Monday, 05 December 2011 19:18

Highlights from Selected Sessions and Events

Panel of First Ladies on HIV

The First Lady of Namibia, current president of the Organization of African First Ladies against HIV and AIDS (OAFLA), gave a short speech outlining the objectives of OAFLA, followed by African First Ladies' representatives from Rwanda, Namibia, Chad and Ethiopia, presenting achieved successes in the fight against HIV/AIDS in their respective countries and the roles played by the first ladies.

Among the successes mentioned due to the direct roles played by the African first ladies were universal access to care and support for those living with HIV/AIDS in Namibia, the integration of PMTCT services in child health facilities in Rwanda reaching about 80% of pregnant women, and female genital mutilation being declared Haram (or a forbidden practice) for the first time in the Afar region of Ethiopia where it was commonly practiced in a most severe fashion.

Three key priority areas identified by the President of OAFLA to be taken on in her term of presidency were: expansion of effective prevention of new HIV infections among children while keeping their mothers alive, promotion of effective communication and advocacy of HIV/AIDS related issues and re-organization of OAFLA membership to increase commitment, revitalize members and attract new ones.

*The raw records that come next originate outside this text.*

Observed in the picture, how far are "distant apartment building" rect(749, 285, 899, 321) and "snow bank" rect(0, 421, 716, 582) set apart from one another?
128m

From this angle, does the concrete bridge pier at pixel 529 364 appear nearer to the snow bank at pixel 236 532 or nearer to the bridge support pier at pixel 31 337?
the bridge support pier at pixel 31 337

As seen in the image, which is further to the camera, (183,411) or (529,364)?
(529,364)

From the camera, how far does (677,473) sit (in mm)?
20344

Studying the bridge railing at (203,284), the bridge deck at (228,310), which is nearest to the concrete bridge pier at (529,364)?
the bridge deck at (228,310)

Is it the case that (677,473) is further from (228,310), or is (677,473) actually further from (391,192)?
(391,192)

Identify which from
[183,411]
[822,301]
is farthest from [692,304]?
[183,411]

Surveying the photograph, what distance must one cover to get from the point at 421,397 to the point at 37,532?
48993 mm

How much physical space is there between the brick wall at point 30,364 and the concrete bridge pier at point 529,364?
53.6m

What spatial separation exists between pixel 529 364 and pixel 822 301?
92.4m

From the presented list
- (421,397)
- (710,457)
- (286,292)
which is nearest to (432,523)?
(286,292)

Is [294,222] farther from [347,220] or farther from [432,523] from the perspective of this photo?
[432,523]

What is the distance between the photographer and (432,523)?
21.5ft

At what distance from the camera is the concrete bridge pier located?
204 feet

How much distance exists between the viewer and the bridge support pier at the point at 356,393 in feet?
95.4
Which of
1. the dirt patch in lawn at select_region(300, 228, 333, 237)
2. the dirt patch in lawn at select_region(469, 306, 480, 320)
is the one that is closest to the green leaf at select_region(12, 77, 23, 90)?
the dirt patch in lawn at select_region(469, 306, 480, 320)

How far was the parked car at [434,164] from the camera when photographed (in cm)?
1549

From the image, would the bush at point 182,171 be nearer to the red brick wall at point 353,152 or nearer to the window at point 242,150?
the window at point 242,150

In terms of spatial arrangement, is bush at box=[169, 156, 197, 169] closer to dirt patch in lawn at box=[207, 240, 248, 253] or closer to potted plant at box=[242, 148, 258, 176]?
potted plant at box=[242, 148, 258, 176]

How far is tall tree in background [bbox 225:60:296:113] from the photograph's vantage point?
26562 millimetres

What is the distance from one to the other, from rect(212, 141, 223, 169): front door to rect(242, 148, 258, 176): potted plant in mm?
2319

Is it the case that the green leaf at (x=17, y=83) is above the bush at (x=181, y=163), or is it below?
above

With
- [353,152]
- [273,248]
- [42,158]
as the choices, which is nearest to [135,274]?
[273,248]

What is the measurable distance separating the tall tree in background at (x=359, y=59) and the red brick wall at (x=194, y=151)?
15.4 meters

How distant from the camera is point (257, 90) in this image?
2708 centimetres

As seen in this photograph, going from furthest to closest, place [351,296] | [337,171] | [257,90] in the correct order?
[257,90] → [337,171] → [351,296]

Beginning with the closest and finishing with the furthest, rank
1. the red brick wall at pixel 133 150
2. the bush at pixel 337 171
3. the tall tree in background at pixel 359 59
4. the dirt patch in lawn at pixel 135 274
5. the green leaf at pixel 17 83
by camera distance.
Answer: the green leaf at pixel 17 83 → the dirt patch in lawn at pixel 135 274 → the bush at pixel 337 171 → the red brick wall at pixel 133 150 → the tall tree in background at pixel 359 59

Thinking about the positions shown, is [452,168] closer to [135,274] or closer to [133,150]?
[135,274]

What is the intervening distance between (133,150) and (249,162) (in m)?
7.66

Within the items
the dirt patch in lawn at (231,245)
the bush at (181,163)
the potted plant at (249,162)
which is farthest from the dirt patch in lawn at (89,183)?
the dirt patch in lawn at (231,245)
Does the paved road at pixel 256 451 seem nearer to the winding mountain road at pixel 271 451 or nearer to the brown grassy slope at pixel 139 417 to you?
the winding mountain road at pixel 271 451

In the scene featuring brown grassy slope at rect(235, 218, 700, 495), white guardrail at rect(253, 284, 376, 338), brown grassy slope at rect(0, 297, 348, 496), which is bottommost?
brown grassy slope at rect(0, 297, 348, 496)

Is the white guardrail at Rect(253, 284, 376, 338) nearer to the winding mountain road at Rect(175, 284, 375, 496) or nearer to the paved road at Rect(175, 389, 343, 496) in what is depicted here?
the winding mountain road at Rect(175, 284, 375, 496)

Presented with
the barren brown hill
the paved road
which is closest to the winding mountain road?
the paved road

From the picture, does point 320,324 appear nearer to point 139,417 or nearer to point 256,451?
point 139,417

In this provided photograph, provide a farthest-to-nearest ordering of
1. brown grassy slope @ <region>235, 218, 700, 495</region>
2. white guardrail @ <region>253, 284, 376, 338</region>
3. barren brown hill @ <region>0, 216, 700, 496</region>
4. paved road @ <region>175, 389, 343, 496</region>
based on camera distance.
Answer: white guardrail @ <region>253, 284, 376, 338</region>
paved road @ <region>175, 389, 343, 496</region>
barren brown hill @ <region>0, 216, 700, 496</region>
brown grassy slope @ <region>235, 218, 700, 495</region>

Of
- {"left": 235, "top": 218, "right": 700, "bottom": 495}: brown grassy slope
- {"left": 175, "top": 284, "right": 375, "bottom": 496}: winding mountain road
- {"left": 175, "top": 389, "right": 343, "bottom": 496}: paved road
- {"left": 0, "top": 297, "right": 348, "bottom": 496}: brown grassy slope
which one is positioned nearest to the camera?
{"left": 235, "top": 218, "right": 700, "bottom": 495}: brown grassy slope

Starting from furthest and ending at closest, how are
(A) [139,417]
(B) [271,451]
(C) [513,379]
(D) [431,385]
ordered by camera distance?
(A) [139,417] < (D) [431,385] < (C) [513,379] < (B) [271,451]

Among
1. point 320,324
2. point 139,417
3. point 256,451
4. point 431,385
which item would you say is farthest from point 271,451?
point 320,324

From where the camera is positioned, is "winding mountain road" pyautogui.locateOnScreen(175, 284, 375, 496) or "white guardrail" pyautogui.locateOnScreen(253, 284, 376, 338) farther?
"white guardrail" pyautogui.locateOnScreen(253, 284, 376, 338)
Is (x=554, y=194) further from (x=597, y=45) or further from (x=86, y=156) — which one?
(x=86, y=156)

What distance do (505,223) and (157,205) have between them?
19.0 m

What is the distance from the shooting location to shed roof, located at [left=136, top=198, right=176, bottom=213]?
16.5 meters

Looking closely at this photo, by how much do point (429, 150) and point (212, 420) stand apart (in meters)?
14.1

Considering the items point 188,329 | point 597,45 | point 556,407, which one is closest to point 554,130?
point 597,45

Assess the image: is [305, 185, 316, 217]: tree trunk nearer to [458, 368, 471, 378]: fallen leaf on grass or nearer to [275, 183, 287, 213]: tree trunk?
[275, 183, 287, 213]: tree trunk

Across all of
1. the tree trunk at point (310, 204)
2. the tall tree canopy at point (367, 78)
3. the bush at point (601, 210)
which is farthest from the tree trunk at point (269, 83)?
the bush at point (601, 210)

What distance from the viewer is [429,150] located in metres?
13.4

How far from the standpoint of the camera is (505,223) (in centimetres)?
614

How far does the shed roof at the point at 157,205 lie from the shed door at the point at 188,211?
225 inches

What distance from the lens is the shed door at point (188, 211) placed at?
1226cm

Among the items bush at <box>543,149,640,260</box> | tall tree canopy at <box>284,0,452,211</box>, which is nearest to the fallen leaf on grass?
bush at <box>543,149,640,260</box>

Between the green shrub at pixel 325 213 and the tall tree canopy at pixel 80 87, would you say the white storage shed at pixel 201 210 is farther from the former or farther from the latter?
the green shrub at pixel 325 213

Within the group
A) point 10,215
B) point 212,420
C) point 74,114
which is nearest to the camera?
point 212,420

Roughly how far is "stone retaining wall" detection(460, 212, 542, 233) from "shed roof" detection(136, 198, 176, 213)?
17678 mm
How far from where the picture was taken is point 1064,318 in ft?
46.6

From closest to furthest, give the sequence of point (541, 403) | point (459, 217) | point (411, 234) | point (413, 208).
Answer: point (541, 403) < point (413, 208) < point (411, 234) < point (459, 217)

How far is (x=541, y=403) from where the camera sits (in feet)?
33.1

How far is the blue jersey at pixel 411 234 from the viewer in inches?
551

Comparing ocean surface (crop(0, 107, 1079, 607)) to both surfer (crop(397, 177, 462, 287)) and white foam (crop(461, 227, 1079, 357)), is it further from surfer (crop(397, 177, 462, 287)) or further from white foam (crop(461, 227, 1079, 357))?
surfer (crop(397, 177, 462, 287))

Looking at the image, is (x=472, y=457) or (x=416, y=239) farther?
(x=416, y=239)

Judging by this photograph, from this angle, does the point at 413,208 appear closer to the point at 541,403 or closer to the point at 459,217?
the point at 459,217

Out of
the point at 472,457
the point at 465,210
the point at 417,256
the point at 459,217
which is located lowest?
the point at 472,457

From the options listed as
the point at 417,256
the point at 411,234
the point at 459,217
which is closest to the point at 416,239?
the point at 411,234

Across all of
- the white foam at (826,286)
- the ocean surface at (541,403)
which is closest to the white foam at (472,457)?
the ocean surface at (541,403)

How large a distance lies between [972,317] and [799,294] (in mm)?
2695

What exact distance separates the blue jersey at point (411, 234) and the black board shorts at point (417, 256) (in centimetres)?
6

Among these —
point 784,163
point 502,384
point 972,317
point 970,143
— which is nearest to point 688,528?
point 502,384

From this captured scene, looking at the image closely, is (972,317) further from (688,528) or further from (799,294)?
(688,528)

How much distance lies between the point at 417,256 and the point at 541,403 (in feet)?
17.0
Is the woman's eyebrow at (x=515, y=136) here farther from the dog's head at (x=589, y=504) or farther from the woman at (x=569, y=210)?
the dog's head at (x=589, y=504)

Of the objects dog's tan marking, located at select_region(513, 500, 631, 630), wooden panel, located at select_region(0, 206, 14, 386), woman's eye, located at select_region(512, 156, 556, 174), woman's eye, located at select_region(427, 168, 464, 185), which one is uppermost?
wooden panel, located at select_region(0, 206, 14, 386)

Poster Presentations & Exhibitions

Poster presentation of abstracts were open for display today starting 12:00 at Dallol Hall in the dedicated ICASA 2011 Millennium Hall, to showcase research findings, best practices and strategies in the response to HIV and AIDS. Along with the poster presentations, exhibitions were also shown by various organizations, scientific and pharmaceutical companies displaying their works, equipments and strategies through various means.

Session on Antiretrovirals (ARVs) stresses that adherence to ARV studies must be contextualized

During a session on adherence to antiretroviral treatment (ART), speakers discussed how to accurately evaluate whether people are taking their treatment correctly, as well as the issue of how people develop resistance to certain antiretrovirals (ARVs). The question of how people in poor settings relate to their illness and treatment was also raised. It is clear that the price of ARVs remains one of the major deterrents for adherence to treatment, while levels of social support are also a major factor in the adherence or non adherence to drugs. Speakers added that an information gap exists and that there are not enough contextual studies on the issue of adherence to treatment factors. Speakers stressed that adherence to ARVs must be contextualized. For women especially, we must look at additional symptoms of ARVs, the provision of food with ARVs, and the availability of transport which allows women to travel to clinics and pick up their medicine. One speaker suggested that in the African context adherence to ARVs is strong because of strong social support.

Quotation of the Day

"....we can, however, say with great confidence that we are seeing the light at the end of the tunnel, there is no doubt that we will win this war against HIV and AIDS...."

H.E Director of IGAD, Ms. Netsanet Asfaw, representing H.E First Lady of the Federal Democratic Republic of Ethiopia.

Africa is called for reliance on its resources for HIV and AIDS Funding

In a Ministerial Panel held today during the 16th ICASA, African countries are encouraged to exploit their own resources to finance HIV and AIDS responses in a bid to avoid foreign aid dependence. Presentation made during the panel spoke loud that Africa has been heavily relying on the international donors for HIV and AIDS funding. “The world’s 74% funding, for instance, comes to sub -Saharan Africa” said Dr. Debrework Zewdie. “As a result, the continent continues to suffer from big funding challenges from the cuts,” she added.

Resource gaps in African countries have become a big threat that can and must be surmounted by Africans themselves. According to the panelists, domestic money needs to be used for HIV and AIDS prevention and control. The current African economic growth and the political commitment to HIV and AIDS responses are encouraging. Africa should, therefore, be able to lessen its dependence on international funds.

The same idea was reiterated in a satellite session that deliberated on HIV and AIDS financing in sub-Saharan Africa. Increased domestic resources turned out to be one of the ways forward for Africa to overcome its funding crisis.